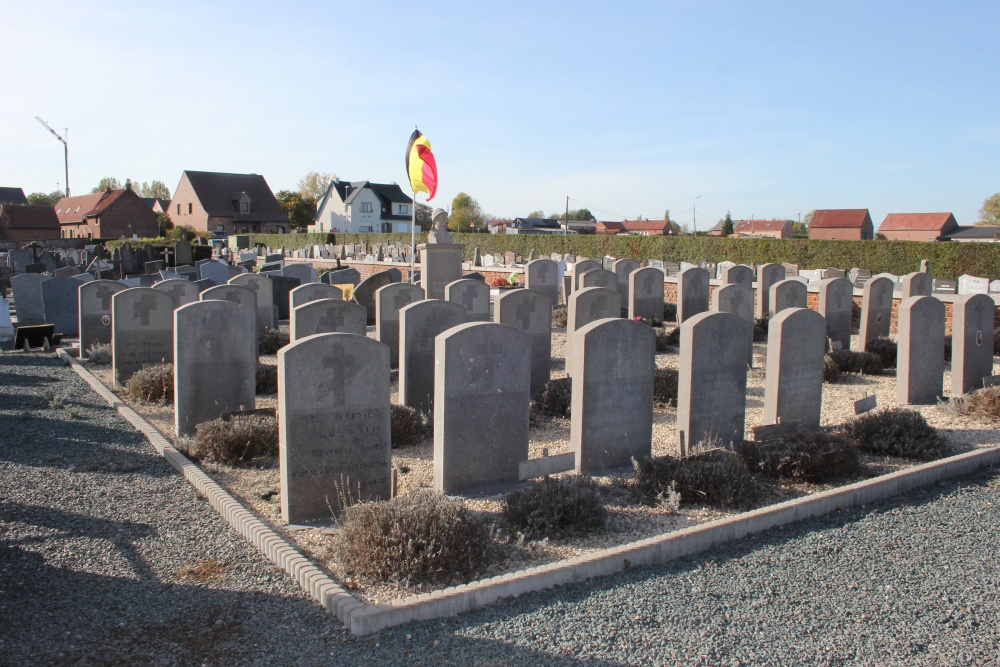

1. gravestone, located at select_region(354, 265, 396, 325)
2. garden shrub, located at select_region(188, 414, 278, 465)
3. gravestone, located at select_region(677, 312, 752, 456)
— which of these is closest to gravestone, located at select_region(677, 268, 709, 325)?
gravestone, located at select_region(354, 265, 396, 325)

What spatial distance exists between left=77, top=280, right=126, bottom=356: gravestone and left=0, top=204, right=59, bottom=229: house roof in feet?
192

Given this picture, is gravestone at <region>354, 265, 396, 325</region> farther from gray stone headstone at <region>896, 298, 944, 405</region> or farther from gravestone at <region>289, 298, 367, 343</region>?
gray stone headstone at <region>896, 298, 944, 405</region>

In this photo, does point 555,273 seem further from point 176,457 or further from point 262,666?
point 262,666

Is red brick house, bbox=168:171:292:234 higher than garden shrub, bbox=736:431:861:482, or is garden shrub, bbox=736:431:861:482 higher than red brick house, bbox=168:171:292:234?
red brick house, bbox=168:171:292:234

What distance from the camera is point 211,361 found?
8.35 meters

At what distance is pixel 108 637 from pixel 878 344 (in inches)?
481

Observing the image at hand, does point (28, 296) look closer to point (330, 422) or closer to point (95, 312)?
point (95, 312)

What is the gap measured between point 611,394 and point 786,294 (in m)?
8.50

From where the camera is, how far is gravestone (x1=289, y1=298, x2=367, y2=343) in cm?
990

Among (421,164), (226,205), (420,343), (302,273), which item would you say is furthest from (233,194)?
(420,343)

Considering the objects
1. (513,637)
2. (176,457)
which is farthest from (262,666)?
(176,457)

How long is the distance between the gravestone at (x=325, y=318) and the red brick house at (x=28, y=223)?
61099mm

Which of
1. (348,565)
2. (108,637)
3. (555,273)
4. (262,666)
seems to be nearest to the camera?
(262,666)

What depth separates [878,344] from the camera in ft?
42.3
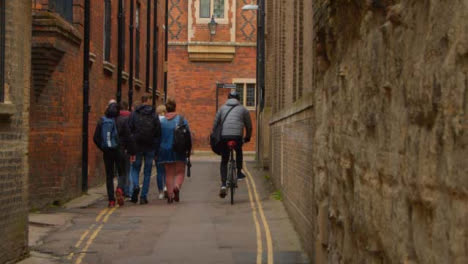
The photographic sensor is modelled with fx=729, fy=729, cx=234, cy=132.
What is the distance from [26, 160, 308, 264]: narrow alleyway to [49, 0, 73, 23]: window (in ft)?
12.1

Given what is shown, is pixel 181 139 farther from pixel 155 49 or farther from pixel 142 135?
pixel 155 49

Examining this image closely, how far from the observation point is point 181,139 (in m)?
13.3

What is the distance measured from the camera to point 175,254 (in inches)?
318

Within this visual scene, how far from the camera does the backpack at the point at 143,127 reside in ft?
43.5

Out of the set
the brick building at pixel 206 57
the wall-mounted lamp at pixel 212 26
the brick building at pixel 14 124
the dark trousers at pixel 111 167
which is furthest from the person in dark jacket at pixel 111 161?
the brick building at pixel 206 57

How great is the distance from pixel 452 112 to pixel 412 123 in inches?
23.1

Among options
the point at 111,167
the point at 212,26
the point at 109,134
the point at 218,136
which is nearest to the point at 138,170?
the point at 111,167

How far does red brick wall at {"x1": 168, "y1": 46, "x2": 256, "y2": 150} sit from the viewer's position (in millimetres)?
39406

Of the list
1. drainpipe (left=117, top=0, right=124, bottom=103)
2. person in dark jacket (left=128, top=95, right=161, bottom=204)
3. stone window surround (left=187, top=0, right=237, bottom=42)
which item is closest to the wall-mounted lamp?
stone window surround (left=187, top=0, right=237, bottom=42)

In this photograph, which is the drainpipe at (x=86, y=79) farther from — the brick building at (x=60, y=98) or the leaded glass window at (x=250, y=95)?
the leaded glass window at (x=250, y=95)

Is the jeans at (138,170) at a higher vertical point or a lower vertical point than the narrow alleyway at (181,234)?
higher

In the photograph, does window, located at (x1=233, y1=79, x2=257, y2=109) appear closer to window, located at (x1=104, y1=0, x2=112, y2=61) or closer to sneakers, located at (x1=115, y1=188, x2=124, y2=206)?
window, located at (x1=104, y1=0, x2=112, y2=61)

####################

--- Short task ---
Transcribe the records exactly, starting at the line that contains "Is the jeans" and ending at the last line of the records.

--- The completed task ---
Is the jeans at (138,170) at a higher vertical point or a lower vertical point than the narrow alleyway at (181,234)?
higher

In the photograph, does window, located at (x1=233, y1=79, x2=257, y2=109) appear closer to window, located at (x1=104, y1=0, x2=112, y2=61) or closer to sneakers, located at (x1=115, y1=188, x2=124, y2=206)?
window, located at (x1=104, y1=0, x2=112, y2=61)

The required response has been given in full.